Séance du
vendredi 17 mars 2006 à
20h30
56e
législature -
1re
année -
6e
session -
28e
séance
M 1647
Débat
M. Christian Brunier (S). Cette motion est relativement simple: il y a aujourd'hui à Genève de nombreux espaces aménagés en gazon. Or, vous le savez certainement, le gazon est un obstacle à la biodiversité, c'est-à-dire qu'il ne favorise pas la vie de la faune et de la flore. Ce parlement a voté régulièrement des projets sur le développement durable, comme je l'ai dit tout à l'heure, et la biodiversité est un élément indispensable pour notre avenir, elle est un élément indispensable pour mener une politique conforme aux trois dimensions du développement durable.
Cette motion est très pragmatique: elle demande à l'Etat de dresser un inventaire des zones qui sont aujourd'hui en pelouses et pourraient être transformées en prairies, en espaces naturels. Je vous rappelle qu'il y a des entreprises publiques et privées qui ont déjà fait ce pas: vous pouvez, par exemple, vous promener à l'entrée des HUG dans une prairie qui favorise la faune et la flore. Cette motion demande ensuite que plusieurs aménagements soient réalisés pour favoriser le retour à l'état naturel. Bien entendu, ceci s'accompagne d'un entretien qui doit être effectué selon le principe différencié et d'une information à la population et aux propriétaires sur l'utilité de cette démarche.
Il y a bien sûr un objectif de développement durable, que j'ai évoqué, mais il y a aussi un objectif de coût, puisque les propriétaires qui ont transformé leur pelouse en espace naturel bénéficient d'un retour sur investissement très rapide en termes de consommation d'eau potable - puisqu'on laisse faire la nature et qu'on n'arrose plus - et en termes d'entretien, puisque la fauche se fait environ deux fois par année, contrairement à la tonte du gazon.
Nous avons un service d'expertise à l'Etat de Genève, c'est le Service des forêts, de la protection de la nature et du paysage, dont les experts accompagnent déjà des projets privés ou publics pour renaturer des espaces couverts de gazon ou de pelouse. Je pense qu'il y a là un acte très concret que l'Etat peut entreprendre, avec l'aide des privés et du public, en faveur du retour à la nature et du développement durable.
Je vous invite donc à renvoyer cette motion en commission, pour qu'elle soit améliorée, complétée et étudiée, pour que les gens soient complètement convaincus et qu'elle puisse ensuite donner une véritable impulsion au gouvernement afin qu'il transforme ses pelouses en prairies naturelles.
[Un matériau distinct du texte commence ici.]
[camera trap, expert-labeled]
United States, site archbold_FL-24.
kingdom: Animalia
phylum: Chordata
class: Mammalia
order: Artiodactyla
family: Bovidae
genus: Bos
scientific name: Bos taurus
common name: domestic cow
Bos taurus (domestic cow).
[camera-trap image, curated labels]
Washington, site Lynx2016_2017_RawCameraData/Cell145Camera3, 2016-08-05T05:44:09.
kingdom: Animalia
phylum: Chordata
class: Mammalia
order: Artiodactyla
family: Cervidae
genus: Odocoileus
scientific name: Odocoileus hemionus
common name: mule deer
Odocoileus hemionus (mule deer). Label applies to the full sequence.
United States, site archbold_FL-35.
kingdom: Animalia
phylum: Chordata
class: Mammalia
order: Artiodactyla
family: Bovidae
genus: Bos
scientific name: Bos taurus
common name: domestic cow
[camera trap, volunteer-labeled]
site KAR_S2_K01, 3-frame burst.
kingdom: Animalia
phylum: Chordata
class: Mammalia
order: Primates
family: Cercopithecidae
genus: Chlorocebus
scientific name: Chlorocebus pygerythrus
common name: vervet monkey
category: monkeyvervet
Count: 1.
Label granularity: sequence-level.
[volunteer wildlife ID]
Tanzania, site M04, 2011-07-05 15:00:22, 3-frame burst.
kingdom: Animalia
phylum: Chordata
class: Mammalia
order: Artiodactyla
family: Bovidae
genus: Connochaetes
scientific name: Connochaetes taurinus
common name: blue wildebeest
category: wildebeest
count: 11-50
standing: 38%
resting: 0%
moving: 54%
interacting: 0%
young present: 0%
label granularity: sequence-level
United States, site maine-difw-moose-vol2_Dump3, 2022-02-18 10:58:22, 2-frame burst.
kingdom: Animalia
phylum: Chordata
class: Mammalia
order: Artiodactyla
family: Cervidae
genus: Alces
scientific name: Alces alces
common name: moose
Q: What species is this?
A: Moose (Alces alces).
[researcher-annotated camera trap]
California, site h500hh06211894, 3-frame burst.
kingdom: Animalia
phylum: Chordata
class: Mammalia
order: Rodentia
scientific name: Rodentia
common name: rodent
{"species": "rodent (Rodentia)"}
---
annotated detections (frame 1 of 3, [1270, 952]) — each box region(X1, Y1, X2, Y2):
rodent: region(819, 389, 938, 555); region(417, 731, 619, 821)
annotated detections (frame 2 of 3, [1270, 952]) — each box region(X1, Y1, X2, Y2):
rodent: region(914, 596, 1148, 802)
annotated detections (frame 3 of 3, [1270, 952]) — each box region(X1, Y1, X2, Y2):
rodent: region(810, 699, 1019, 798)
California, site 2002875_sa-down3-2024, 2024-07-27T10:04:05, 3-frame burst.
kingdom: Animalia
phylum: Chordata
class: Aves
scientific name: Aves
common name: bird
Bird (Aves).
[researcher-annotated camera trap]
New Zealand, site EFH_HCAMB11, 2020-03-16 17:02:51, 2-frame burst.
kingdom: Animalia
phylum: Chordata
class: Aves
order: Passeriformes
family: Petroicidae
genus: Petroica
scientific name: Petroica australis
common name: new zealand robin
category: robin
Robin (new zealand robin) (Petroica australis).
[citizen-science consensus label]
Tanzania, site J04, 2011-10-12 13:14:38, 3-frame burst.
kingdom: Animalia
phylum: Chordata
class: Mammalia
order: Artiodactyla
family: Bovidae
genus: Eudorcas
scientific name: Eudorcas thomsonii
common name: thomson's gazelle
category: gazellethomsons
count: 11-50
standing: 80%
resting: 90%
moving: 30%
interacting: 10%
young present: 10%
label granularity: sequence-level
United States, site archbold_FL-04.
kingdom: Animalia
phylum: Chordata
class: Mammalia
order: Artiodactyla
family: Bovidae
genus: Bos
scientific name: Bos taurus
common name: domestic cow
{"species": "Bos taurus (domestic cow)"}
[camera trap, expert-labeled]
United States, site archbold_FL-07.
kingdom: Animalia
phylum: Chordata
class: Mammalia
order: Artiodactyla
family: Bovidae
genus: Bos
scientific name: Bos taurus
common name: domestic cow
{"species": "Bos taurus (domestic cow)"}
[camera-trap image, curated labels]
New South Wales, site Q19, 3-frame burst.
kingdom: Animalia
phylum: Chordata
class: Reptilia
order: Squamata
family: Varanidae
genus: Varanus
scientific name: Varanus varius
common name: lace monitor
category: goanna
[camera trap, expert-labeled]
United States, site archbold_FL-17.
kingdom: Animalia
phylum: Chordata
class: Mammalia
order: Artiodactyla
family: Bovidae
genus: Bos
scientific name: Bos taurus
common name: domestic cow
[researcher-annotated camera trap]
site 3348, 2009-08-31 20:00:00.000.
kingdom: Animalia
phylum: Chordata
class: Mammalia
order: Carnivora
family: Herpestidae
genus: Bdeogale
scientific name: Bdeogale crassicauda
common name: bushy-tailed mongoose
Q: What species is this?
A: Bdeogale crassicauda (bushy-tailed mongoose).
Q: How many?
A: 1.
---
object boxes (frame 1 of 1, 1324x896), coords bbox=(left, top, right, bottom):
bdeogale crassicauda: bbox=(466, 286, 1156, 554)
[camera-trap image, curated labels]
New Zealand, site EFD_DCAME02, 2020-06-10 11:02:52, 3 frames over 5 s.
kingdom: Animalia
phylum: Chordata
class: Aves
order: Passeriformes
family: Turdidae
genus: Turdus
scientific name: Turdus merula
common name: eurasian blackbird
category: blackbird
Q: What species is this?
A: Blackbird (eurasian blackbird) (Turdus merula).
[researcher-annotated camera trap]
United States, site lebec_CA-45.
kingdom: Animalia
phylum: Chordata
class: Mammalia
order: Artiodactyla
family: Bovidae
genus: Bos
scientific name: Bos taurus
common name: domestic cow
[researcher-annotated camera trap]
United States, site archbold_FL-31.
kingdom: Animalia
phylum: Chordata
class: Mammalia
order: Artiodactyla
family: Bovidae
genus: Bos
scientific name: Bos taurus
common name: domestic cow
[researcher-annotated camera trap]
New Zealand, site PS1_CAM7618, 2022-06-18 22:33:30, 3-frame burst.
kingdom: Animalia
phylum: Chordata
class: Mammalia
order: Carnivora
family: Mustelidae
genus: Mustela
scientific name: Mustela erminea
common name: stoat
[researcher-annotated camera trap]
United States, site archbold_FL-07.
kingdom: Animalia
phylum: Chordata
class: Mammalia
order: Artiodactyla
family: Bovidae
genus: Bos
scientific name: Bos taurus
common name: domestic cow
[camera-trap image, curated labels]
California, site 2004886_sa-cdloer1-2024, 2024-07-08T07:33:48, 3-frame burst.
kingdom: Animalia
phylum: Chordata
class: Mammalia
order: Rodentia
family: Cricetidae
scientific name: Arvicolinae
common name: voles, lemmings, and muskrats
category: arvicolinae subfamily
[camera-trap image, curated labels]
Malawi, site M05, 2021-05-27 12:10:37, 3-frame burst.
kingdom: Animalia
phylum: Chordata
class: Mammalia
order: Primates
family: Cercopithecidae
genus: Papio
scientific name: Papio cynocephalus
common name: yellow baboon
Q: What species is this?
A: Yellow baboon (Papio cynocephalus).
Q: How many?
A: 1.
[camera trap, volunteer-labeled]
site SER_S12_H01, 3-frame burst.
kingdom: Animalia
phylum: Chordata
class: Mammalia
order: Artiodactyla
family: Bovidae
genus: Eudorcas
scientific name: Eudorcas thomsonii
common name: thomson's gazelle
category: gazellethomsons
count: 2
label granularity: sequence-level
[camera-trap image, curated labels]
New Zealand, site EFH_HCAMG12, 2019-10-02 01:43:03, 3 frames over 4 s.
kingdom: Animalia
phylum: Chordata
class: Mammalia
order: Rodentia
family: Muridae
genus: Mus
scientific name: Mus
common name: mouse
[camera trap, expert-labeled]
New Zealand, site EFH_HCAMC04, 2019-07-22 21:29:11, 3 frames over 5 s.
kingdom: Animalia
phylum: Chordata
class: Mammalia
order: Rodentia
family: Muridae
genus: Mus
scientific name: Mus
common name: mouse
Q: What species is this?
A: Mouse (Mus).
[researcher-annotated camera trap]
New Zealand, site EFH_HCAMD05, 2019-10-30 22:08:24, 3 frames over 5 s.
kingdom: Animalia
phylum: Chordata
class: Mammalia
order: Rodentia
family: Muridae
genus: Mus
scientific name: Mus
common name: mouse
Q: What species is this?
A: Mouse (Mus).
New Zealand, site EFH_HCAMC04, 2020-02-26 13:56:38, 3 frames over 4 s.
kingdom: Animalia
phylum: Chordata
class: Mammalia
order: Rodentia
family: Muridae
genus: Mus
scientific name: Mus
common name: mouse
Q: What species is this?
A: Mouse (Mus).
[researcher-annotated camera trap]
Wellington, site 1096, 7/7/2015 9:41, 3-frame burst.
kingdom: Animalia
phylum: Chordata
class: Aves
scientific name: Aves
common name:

M. Claude Aubert (L). D'un côté, un jardinier qui plante son gazon, rien que son gazon, et qui en contrôle tous les paramètres. Le gazon: un alignement de brins d'herbe qui se ressemblent tous, au garde-à-vous. Dans le gazon, si votre tête dépasse, elle est coupée. Vous servez de paillasson à des gens qui jouent sur votre dos, qui vous écrasent sans pitié. Quelle métaphore horrible de la vie sociale, pour un libéral et pour tout démocrate ! D'un autre côté, un jardinier qui délimite un périmètre et qui laisse les petites graines, les vers de terre et les papillons vivre leur vie en toute interdépendance, sans être régulièrement calibrés, contrôlés et uniformisés, et dont les échanges s'effectuent selon les règles de la nature, structurée comme un marché. Quel bonheur, pour un esprit libéral ! Nous remercions chaleureusement les auteurs de cette motion pour contribuer à la promotion des valeurs libérales et nous sommes parfaitement d'accord de renvoyer cette motion à la commission, qui l'examinera certainement à un niveau bien plus terre à terre. (Quelques applaudissements.)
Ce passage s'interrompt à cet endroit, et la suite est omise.